Sometimes these health professionals use medical terms that you might find confusing. It’s OK to ask questions if you don’t understand or need more information.
Sometimes it can be hard to remember information from a conversation with a health professional, so writing it down or asking the staff to write it down for you can be helpful.
It’s also a good idea to keep a list of questions you and your child want to ask the health care team, so you don’t have to remember them on the spot.
Routines during a hospital stay
Finding a routine while your child is in hospital can help things feel more normal and less scary.
Of course, this isn’t always easy to do and you might need to adjust your routine to suit therapy appointments – for example, physiotherapy – or meetings with doctors.
It’s a good idea to talk with staff about a realistic routine for you and your child, including scheduling regular meals and sleeps when you can.
You can also vary the routine as your child’s condition changes and improves. For example, you could find out when your child might be able to sit up in bed or walk to the cafeteria.
Visitors during a hospital stay
It can be helpful to let your family and friends know when it’s OK to visit, and for how long. This is particularly important if your child is very unwell or has had a major procedure and needs rest.
Always think about your child’s needs when you’re making decisions about visitors. It can also help to:
- suggest visitors don’t come until your child is home
- give visitors specific times to come, so you know when to expect them
- limit how long visitors stay, so your child has time to rest and recover
- limit how many people visit at a time – a good guide is a maximum of 4-5 people.
Staying engaged, connected and entertained during a hospital stay
If your child feels bored, frustrated and anxious in hospital, that’s normal. But it can help to have some activities up your sleeve. These activities can give your child the chance to engage in learning and stay connected with family, friends and schoolmates. And they can help your child pass the time too.
Engaging in learning
- Ask your child’s teacher or teachers for homework to do in hospital. The teachers might be able to email you the work so you don’t have to go into school to collect it.
- If your child’s teacher uses online learning platforms like StudyLadder, Spelling City, Mathletics or HOTmaths, ask whether the teacher could set your child some tasks on these platforms.

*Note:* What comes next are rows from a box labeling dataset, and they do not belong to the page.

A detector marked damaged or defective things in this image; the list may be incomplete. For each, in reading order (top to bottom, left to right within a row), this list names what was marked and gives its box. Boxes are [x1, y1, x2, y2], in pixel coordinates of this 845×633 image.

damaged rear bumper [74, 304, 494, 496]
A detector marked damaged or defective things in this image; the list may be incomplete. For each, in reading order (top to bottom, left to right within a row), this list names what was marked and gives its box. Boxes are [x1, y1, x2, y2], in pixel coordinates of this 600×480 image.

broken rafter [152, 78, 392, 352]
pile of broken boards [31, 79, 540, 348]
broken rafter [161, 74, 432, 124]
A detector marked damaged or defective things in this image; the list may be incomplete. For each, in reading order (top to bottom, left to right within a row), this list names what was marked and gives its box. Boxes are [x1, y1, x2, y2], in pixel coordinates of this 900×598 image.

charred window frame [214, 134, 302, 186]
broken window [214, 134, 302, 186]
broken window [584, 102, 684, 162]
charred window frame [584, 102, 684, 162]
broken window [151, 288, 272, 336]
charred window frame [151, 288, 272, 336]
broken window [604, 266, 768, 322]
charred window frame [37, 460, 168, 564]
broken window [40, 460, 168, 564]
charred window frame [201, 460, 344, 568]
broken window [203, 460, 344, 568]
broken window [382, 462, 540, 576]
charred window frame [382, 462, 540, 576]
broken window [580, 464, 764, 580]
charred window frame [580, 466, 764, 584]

Your child can work through the tasks in his own time and at his own pace.
- Set up Skype or other video chat apps so your child can make a virtual visit to her classroom.

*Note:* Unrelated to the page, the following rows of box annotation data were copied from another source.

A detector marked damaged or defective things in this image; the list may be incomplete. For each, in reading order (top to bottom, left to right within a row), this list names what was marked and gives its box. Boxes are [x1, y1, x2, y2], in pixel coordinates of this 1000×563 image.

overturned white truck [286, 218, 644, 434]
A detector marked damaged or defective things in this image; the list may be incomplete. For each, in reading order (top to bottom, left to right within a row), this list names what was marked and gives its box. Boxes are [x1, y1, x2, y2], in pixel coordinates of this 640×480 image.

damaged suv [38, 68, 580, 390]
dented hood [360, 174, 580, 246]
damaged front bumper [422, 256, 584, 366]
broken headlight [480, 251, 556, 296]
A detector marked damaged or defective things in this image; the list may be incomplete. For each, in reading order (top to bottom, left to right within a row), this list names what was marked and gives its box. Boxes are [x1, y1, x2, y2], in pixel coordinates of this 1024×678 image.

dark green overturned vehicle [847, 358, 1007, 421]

- Bring in a laptop or tablet so your child can do some research and put together a presentation on a topic that interests him. The presentation could be in any form he likes – slideshow, video, poster and so on.
- Speak with hospital staff about hospital school or learning programs.

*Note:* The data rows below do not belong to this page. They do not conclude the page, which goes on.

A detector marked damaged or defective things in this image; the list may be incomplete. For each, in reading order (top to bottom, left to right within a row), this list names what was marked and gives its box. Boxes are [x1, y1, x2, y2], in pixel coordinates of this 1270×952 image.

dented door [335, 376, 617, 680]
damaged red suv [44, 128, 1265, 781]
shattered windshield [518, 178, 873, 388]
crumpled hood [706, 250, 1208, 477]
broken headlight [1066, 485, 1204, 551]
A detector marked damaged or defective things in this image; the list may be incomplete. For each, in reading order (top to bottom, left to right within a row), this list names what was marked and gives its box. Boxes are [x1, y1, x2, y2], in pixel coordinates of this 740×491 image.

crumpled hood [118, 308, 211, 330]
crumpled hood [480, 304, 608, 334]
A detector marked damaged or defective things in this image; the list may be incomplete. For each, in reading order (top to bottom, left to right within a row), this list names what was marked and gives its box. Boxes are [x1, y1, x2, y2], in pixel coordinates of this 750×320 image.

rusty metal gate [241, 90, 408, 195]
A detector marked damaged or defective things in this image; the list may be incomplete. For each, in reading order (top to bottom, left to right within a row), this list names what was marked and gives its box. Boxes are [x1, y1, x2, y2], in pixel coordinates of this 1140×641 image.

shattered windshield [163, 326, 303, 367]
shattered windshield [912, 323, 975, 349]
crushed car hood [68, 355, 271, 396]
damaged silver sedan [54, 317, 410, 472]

- Set up your child to use email or social media to exchange news with her teacher, classmates, friends and family.
- Get your child some postcards, writing paper and stamps, so he can stay connected the old-fashioned way!
- Let your child use video chat apps to see and talk with friends and family.
Entertaining your child
- Suggest your child makes a picture book. Single random drawings get boring very quickly, so help your child do drawings for a picture book that tells a story.
- Take in some board games to play with your child.
- Read, read – and then read some more! If you’re not sure what books your child might like, ask your child’s teacher to recommend some. Try reading with your child too.
- If reading is too much for your child, try listening to audiobooks or podcasts.
- Use a tablet in creative ways, as well as just for playing games – playing games gets frustrating and boring after a while. Your child could record interviews with people around her, or make videos or a picture journal of her hospital stay. Older children can create animations, blogs or music.
If your child is going to a major children’s hospital, check out the hospital’s website. Most children’s hospitals are well set up to help children stay interested and engaged in learning during a hospital stay.
Looking after yourself
Going to hospital is a stressful family experience. One of the best things you can do for your child is to look after your physical and mental health by eating well, finding ways to relax, and trying to get as much sleep as you can.
Here are some ways you can get the physical and mental rest you need:
- Speak with staff about when you can take a break, even if it’s just for 5-10 minutes to go for a walk or get a coffee.
- Make a visiting roster for family and friends, especially if your child is in hospital for a longer time. This will give you a break, while also ensuring your child has someone with him.
- Use the hospital’s family support services, like play therapists or the family resource centre.
- Get a family member or friend to look after your other children.
- Find out about the local area around the hospital – there might be a park or café nearby, where you can spend some time.
- Sleep when your child sleeps. If you’re well rested, you’ll be better able to think and make decisions.